*** Page text ***
The ONE annoying thing about radio though… I’d been warned about the hair loss, I knew it was coming, I had the wig ready, I was primed. Not a SINGLE hair fell from my head until the last day. Ten days in and out with lustrous locks. Thinking I’d beaten the system. I’m now sitting at home in a baseball cap. Lured into a false sense of security and living it up like the Hamlet cigar man.

And so onwards. I knew the side effects would last after the radio – occasional headaches, tick. Maybe the odd flashing light, tick. Tiredness. Tick. Curling up on the sofa for the afternoon watching yet another antiques programme has become quite the past time for me and Ma B. All doable, all fine.

And then just when I thought I was coming out of the woods and would be crawling into feeling normal again…………….  Pancreatitis. It’s horrid. Thursday night was spent in excrutiating pain – I went to bed at 7pm to lie down because every muscle in my abdomen felt like it was being wrung out like a sponge. Couldn’t lie down flat though. Or on one side. Or on the other (although that was marginally less horrendous). Deflatine for trapped wind I thought! No. Paracetamol? Nothing. Ibuprofen? Pah. Morphine? Proper drugs? Nope. You just lie there writhing about a bit love. So much for my “if I fall asleep my muscles will miraculously relax and all will be well with the world”. Doesn’t work if you can’t fall asleep. Or if that’s just quack medicine made up in your own head. So at 4am I had to call poor Nse one of my amazing chemo nurses, wake her up and ask what the heck I should do. By quarter past four me, Ma and Pa were hoofing it to the Whittington and by quarter to five I was in a bed being hooked up to a drip and having very lovely A&E doctors very tenderly prodding my very sore and very distended tummy. I looked like I was about 3 months pregnant.

The pancreatitis diagnosis came quickly. There was something in my blood that should read in the 30s or so. My level was 457. Not good it turns out. Painkillers and fluids and the loveliness that goes with everyone who works at the Whittington and a few hours later I was transferred up to an amazing private room with views looking over the whole of London. As we’ve seen before, you very much have to look for the silver lining in this game and that room was the biggest treat.
*** End of Page text ***
Tasks to perform ▸
1) From the blog post, copy the part that opens with the words containing "The pancreatitis diagnosis" and closes with "the biggest treat.".
2) Condense the paragraph of the blog post that begins "And so onwards" into a short bulleted list of its main points.
*** Data extract ***
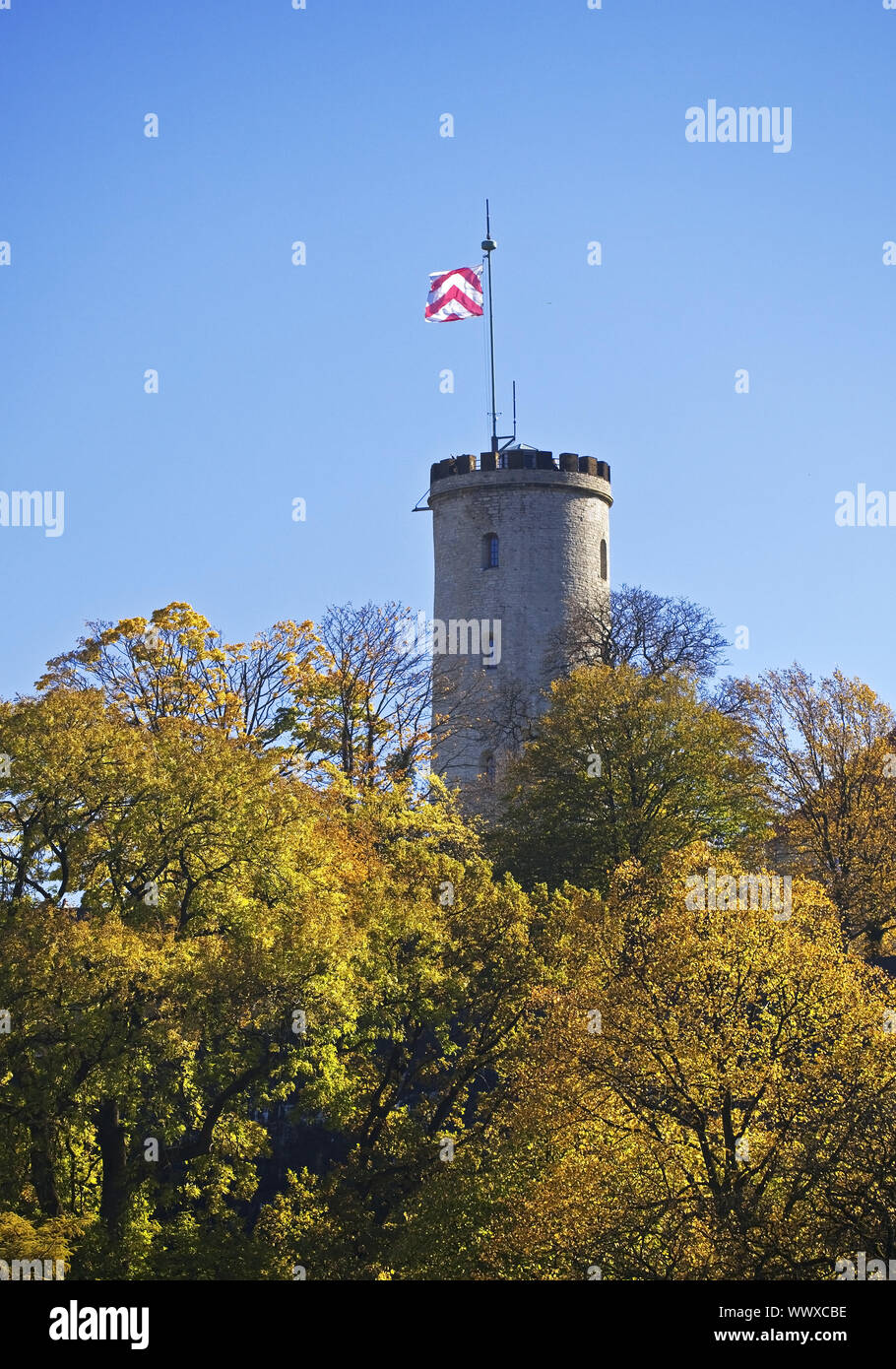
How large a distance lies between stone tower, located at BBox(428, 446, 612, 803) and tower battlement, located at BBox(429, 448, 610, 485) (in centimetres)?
4

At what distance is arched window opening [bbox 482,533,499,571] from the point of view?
73.2 metres

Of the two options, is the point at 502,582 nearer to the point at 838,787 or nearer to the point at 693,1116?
the point at 838,787

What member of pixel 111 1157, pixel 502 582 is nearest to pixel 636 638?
pixel 502 582

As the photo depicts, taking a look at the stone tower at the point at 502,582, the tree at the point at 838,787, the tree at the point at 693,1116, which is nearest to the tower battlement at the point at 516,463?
the stone tower at the point at 502,582

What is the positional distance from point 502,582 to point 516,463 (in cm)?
493

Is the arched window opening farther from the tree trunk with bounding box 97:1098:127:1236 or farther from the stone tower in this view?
the tree trunk with bounding box 97:1098:127:1236

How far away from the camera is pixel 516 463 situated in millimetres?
74500

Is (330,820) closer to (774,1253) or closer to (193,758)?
(193,758)

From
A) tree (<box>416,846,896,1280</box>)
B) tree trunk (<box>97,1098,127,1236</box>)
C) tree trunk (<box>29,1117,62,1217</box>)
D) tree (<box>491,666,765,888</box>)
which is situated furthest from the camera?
tree (<box>491,666,765,888</box>)

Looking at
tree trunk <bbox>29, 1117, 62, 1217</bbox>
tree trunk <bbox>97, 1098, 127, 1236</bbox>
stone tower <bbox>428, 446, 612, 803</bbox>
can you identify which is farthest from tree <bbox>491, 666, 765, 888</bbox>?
tree trunk <bbox>29, 1117, 62, 1217</bbox>

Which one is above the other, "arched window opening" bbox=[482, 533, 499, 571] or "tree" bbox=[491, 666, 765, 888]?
"arched window opening" bbox=[482, 533, 499, 571]

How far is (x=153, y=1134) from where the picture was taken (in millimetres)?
39719
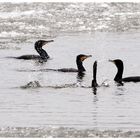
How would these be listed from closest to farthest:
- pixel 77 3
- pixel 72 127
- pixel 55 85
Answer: pixel 72 127 < pixel 55 85 < pixel 77 3

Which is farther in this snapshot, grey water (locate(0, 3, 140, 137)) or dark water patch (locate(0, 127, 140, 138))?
grey water (locate(0, 3, 140, 137))

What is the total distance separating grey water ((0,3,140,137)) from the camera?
A: 539 inches

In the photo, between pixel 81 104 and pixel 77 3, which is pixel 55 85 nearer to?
pixel 81 104

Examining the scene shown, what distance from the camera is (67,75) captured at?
2277cm

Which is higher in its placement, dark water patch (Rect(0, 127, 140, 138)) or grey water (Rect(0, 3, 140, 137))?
grey water (Rect(0, 3, 140, 137))

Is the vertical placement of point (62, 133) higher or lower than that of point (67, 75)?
lower

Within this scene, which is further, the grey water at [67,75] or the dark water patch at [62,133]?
the grey water at [67,75]

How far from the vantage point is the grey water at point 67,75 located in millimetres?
13684

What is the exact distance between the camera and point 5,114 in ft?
49.0

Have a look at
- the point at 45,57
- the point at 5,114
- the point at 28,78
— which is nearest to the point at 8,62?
the point at 45,57

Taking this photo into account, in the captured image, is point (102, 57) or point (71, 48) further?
point (71, 48)

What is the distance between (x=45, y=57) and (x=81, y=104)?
38.6ft

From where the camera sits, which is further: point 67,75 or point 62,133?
point 67,75

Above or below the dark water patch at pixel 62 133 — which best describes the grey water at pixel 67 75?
above
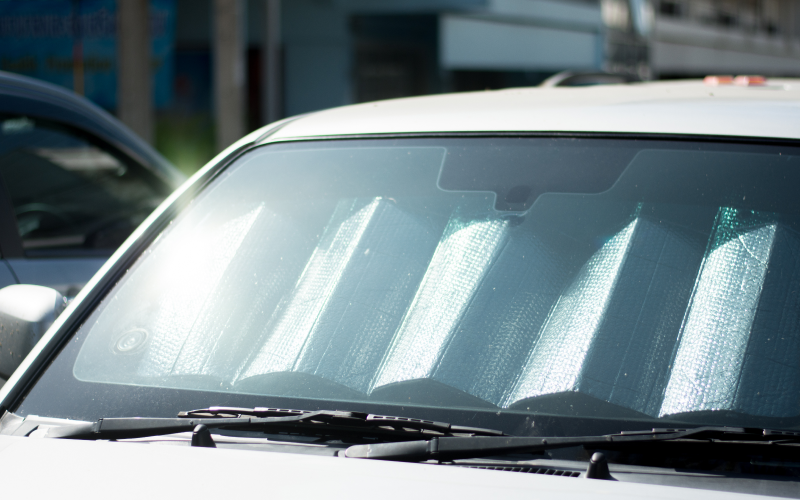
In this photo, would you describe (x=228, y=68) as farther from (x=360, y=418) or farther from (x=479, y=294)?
(x=360, y=418)

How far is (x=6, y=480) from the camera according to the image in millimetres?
1402

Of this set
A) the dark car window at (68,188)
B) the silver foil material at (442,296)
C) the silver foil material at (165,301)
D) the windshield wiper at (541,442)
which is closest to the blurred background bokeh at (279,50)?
the dark car window at (68,188)

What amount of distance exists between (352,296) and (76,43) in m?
14.8

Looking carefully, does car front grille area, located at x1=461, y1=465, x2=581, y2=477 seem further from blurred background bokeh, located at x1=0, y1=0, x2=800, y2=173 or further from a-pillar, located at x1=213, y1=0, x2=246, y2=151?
blurred background bokeh, located at x1=0, y1=0, x2=800, y2=173

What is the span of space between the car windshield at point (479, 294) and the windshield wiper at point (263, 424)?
0.19 ft

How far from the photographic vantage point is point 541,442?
1.46 meters

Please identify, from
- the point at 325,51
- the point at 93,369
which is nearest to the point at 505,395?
the point at 93,369

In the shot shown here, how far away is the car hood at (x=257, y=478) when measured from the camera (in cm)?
132

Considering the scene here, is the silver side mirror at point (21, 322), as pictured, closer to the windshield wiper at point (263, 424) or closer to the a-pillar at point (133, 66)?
the windshield wiper at point (263, 424)

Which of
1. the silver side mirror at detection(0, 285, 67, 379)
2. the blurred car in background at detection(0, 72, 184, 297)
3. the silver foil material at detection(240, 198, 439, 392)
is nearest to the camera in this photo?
the silver foil material at detection(240, 198, 439, 392)

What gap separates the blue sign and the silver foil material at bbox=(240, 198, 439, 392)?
1398 centimetres

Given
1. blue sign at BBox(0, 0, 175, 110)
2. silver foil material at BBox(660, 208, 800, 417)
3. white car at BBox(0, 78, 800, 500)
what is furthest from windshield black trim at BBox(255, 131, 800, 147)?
blue sign at BBox(0, 0, 175, 110)

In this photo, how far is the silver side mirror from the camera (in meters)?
1.89

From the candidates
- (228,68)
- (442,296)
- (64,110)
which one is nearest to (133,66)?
(228,68)
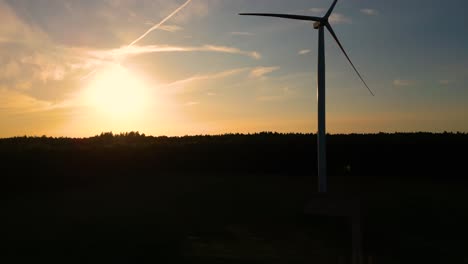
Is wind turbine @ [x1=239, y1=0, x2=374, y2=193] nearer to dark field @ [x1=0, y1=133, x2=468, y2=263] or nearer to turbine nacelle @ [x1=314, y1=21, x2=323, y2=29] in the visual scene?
turbine nacelle @ [x1=314, y1=21, x2=323, y2=29]

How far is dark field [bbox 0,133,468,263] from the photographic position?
601 inches

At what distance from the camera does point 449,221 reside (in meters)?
20.0

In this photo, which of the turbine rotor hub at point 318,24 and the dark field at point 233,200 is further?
the turbine rotor hub at point 318,24

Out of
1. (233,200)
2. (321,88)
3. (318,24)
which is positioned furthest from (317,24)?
(233,200)

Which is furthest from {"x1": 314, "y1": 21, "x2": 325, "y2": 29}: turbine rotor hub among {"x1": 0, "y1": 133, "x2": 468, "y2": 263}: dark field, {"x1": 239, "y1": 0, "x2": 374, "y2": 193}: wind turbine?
{"x1": 0, "y1": 133, "x2": 468, "y2": 263}: dark field

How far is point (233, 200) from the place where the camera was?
26.0m

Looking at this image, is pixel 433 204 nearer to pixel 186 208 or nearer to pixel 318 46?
pixel 318 46

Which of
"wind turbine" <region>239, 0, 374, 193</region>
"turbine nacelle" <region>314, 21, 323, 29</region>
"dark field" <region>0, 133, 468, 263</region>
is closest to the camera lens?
"dark field" <region>0, 133, 468, 263</region>

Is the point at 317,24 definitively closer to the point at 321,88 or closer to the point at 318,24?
the point at 318,24

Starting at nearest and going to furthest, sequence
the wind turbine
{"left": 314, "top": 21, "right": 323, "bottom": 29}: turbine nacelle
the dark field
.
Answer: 1. the dark field
2. the wind turbine
3. {"left": 314, "top": 21, "right": 323, "bottom": 29}: turbine nacelle

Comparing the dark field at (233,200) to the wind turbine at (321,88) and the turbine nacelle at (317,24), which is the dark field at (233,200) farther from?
the turbine nacelle at (317,24)

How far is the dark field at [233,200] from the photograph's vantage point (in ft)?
50.1

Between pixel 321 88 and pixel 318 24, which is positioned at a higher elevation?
pixel 318 24

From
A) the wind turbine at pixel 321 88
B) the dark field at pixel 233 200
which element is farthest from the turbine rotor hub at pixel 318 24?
the dark field at pixel 233 200
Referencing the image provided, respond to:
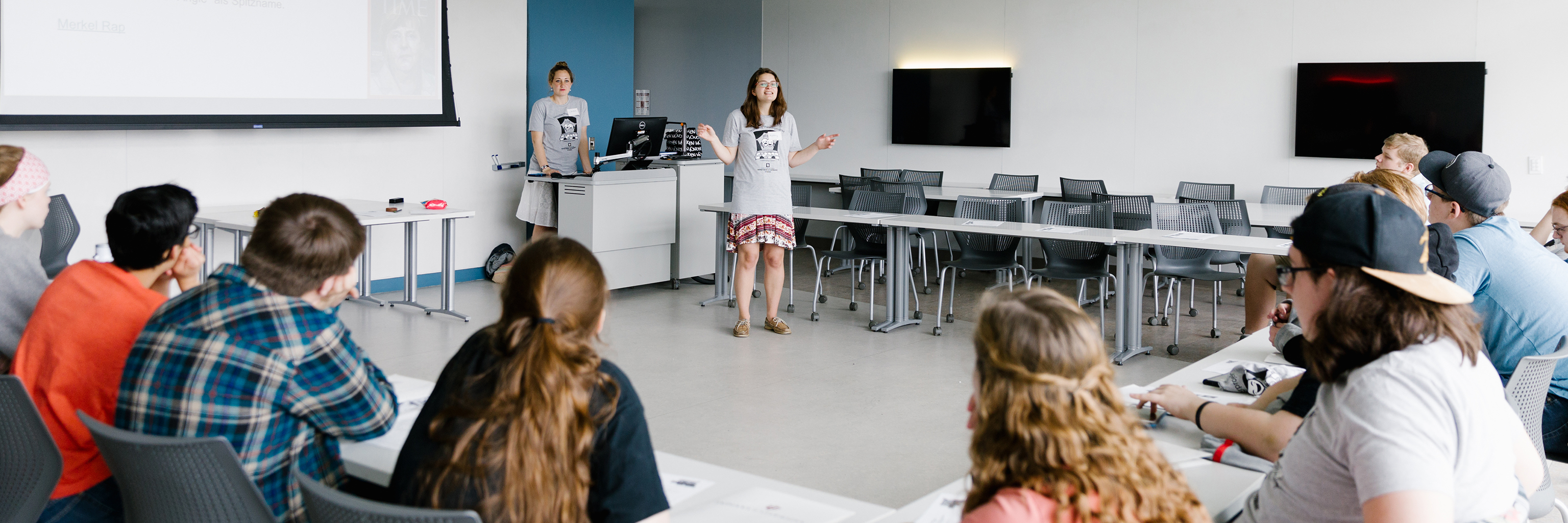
*** End of Data extract ***
Answers to the tasks ▸
1)
The pancreatitis diagnosis came quickly. There was something in my blood that should read in the 30s or so. My level was 457. Not good it turns out. Painkillers and fluids and the loveliness that goes with everyone who works at the Whittington and a few hours later I was transferred up to an amazing private room with views looking over the whole of London. As we’ve seen before, you very much have to look for the silver lining in this game and that room was the biggest treat.

2)
- The side effects were expected to continue after the radio.
- Occasional headaches, the odd flashing light and tiredness have all shown up.
- Spending afternoons on the sofa watching antiques programmes with Ma B has become a regular pastime.
- All of it is manageable.